Nasza Loteria NaM - pasek na kartach artykułów

Szpital powiatowy w Piotrkowie wchodzi w polemikę z NFZ. Chodzi o pieniądze na Powiatowe Centrum Matki i Dziecka (PCMD)

Redakcja
Szpital powiatowy w Piotrkowie wchodzi w polemikę z NFZ. Chodzi o pieniądze na Powiatowe Centrum Matki i Dziecka (PCMD)
Szpital powiatowy w Piotrkowie wchodzi w polemikę z NFZ. Chodzi o pieniądze na Powiatowe Centrum Matki i Dziecka (PCMD) oby
Dyrekcja szpitala powiatowego w Piotrkowie przy ul. Roosevelta, czyli Powiatowego Centrum Matki Dziecka (PCMD), alarmowała ostatnio, że ryczałt przyznany przez NFZ wystarczy placówce tylko do września. NFZ wskazywał z kolei, że ryczałt podniesiono, ale działania po stronie samego szpitala nie pozwoliły na wyższy poziom finansowania. Szpital wchodzi w ostrą polemikę z takim stanowiskiem. NFZ ripostuje.

Szpital powiatowy w Piotrkowie wchodzi w polemikę z NFZ. Chodzi o pieniądze na Powiatowe Centrum Matki i Dziecka (PCMD)

Wszystko zaczęło się w środę, 15 maja, od konferencji prasowej zwołanej przez dyrekcję Powiatowego Centrum Matki i Dziecka w Piotrkowie (szpital powiatowy przy ul. Roosevelta).

- Pieniądze z NFZ (6,6 mln zł - red.) są niewystarczające do dalszego funkcjonowania Powiatowego Centrum Matki i Dziecka w Piotrkowie Trybunalskim - alarmowała Eliza Bartkowska, dyrektorka PCMD.

Brzmiało to jak zapowiedź nieuchronnej upadłości szpitala powiatowego, który od dawna przynosi wielomilionowe straty, z próbą zrzucenia winy na NFZ.

NFZ wyrażał zdziwienie takim stawianiem sprawy i wskazywał m. in., że Powiatowe Centrum Matki i Dziecka w Piotrkowie otrzymało o 564 tys. zł wyższy ryczałt (o 10 proc.) w stosunku do roku 2018. Rzeczniczka Łódzkiego Wojewódzkiego Oddziału NFZ wymieniła cały szereg działań (a raczej zaniechań) po stronie samego szpitala, które - jak tłumaczyła - nie pozwoliły na wyższy poziom finansowania PCMD i sugerowała, że problem może tkwić w sposobie zarządzania placówką.

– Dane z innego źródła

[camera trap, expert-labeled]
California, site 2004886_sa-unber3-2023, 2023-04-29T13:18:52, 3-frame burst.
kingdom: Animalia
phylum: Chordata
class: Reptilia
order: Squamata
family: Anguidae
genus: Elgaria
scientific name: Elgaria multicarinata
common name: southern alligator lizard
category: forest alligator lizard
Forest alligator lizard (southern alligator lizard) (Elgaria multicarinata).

CZYTAJ TUTAJ: Szpital powiatowy przed widmem upadłości?

Tego rodzaju uwagi sprowokowały dyrekcję szpitala powiatowego, bo - za pośrednictwem służb odpowiedzialnych za promocję PCMD - piotrkowskie redakcje szybko otrzymały odpowiedź na stanowisko NFZ. Zawiera ona szereg nowych wyjaśnień, ale przede wszystkim stanowi ostrą polemikę z komentarzami Funduszu.

PCMD wskazuje np., że zwiększenie ryczałtu o 564 tys. stanowi tylko ok. jedną czwartą nadwykonań za cały 2018 r., zaś "wartość procentowa ryczałtu na rok 2019 wzrosła nie 10%, a tylko 9,4% w stosunku do roku 2018, mimo 138% wykonania kontraktu".

Gdy NFZ wypomina niewykorzystane przez szpital szanse, jak brak akredytacji czy brak premii za skracanie kolejek, a także brak faktur za wynagrodzenia oraz jeden z najniższych wskaźników wykonania ryczałtu w Polsce w 2017 r. i nieuzasadnione hospitalizacje w 2018 i 2019 r., PCMD odpowiada, że posiada Świadectwo Centralnego Ośrodka Badań Jakości w Diagnostyce Laboratoryjnej, za które otrzymało odpowiednio większy przelicznik ryczałtu na 2019 rok.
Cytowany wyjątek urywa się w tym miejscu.